The Dark Side of Brexit
In 1981, when the French elected a member of the Socialist Party as their president, free marketeers looked on uneasily. "Is Francois Mitterrand's election just a regular and welcome democratic change, with one team of competing politicians replacing another?" asked Henri LePage, reason's correspondent in France, in that year's September issue. "Or is it a precursor to much more dreadful events, the beginning of a true socialist revolutionary process that would have terrible consequences for the whole Western world?"
Thirty-five years later, a vote by the United Kingdom to leave the European Union this summer provoked analogous concerns: Though many supporters of Brexit said they were motivated only by a desire to take back national sovereignty from Brussels, strong anti-immigrant sentiments were also a major part of the movement. Since a key component of the economic union is that it permits free travel across borders, pulling out was seen as a way to tamp down access to Great Britain by a flood of mostly Muslim refugees from Syria and elsewhere, as well as Eastern European economic migrants.
Just as Mitterand's election made some people anxious that the socialist left was picking up steam, the question now is whether the Brits' decision harkens a new moment for right-wing nationalism. Will other European countries, spooked by the volume of immigrants they're seeing, begin closing their borders as well? Marine Le Pen, leader of the ultra-Eurosceptic French National Front, told Paris Match that the vote had "given [her] wings." And a recent study by Pew Research Center found that large numbers of Europeans believe the refugee influx increases the likelihood of terrorism in their country.
Across the pond, where the Republican Party's presidential candidate rose on a platform of building a wall along the Mexican border and turning away all adherents of the Islamic faith, the fear is even more pointed: Could the United States really be poised to elect a protectionist buffoon like Donald Trump to the highest office in the world?
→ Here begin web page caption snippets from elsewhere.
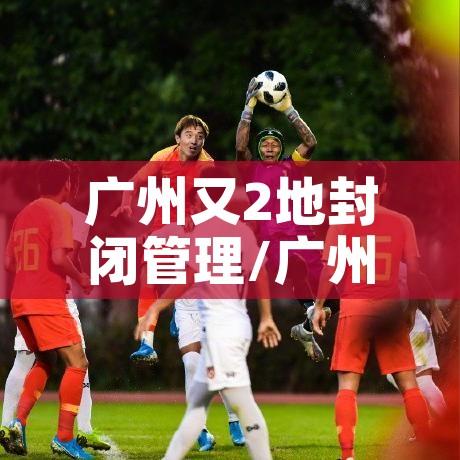 广州又2地封闭管理/广州新增2例确诊均为封闭区内人员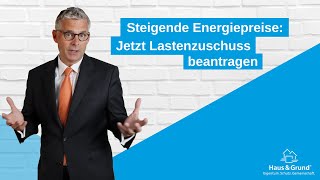 Steigende Energiepreise Jetzt Lastenzuschuss beantragen [upl. by Patrice]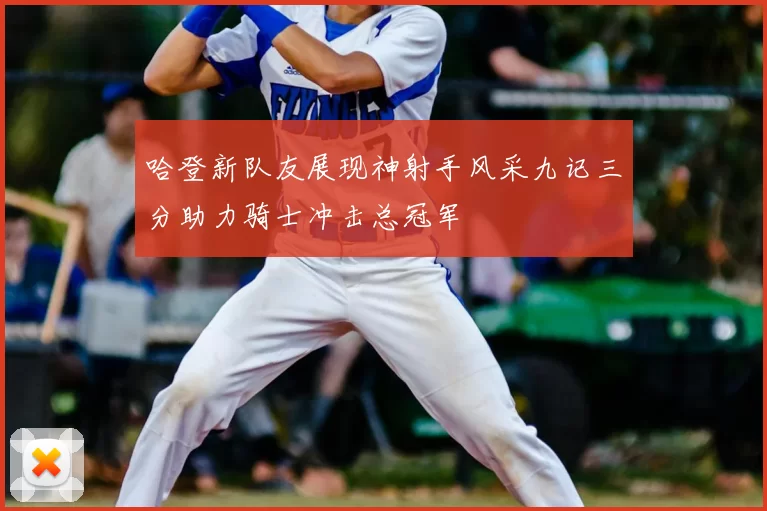 哈登新队友展现神射手风采九记三分助力骑士冲击总冠军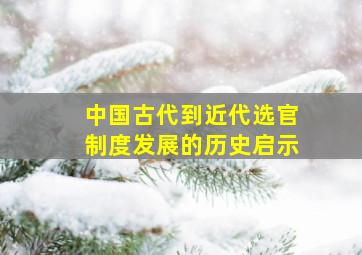 中国古代到近代选官制度发展的历史启示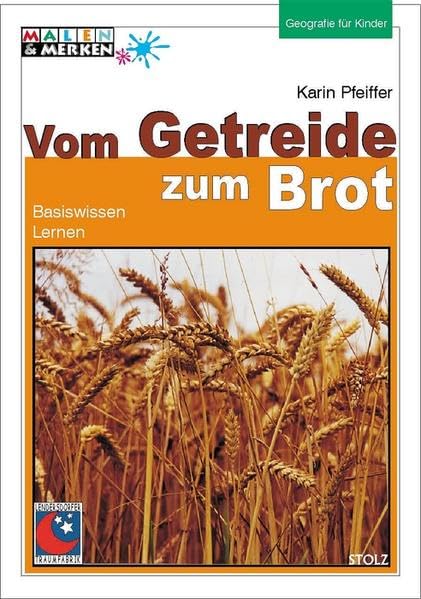 Vom Getreide zum Brot: Basiswissen Lernen (Lesen & Merken) Natural Sciences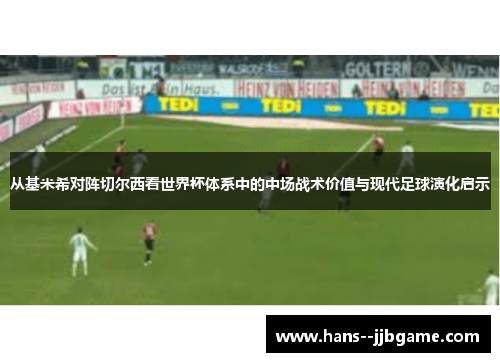 从基米希对阵切尔西看世界杯体系中的中场战术价值与现代足球演化启示 从基米希对阵切尔西看世界杯体系中的中场战术价值与现代足球演化启示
In the wake of Brexit, an outcome that looked like a pipe dream last year seems all too possible today.
The collectivist revolution LePage fretted about in 1981 never materialized. Bernie Sanders' presidential run notwithstanding, genuine socialism is mostly relegated to the political fringes in the U.S. and Europe. Those of us who believe in the free flow of goods and people should pray the same will be true for the nationalistic mood threatening the West in 2016.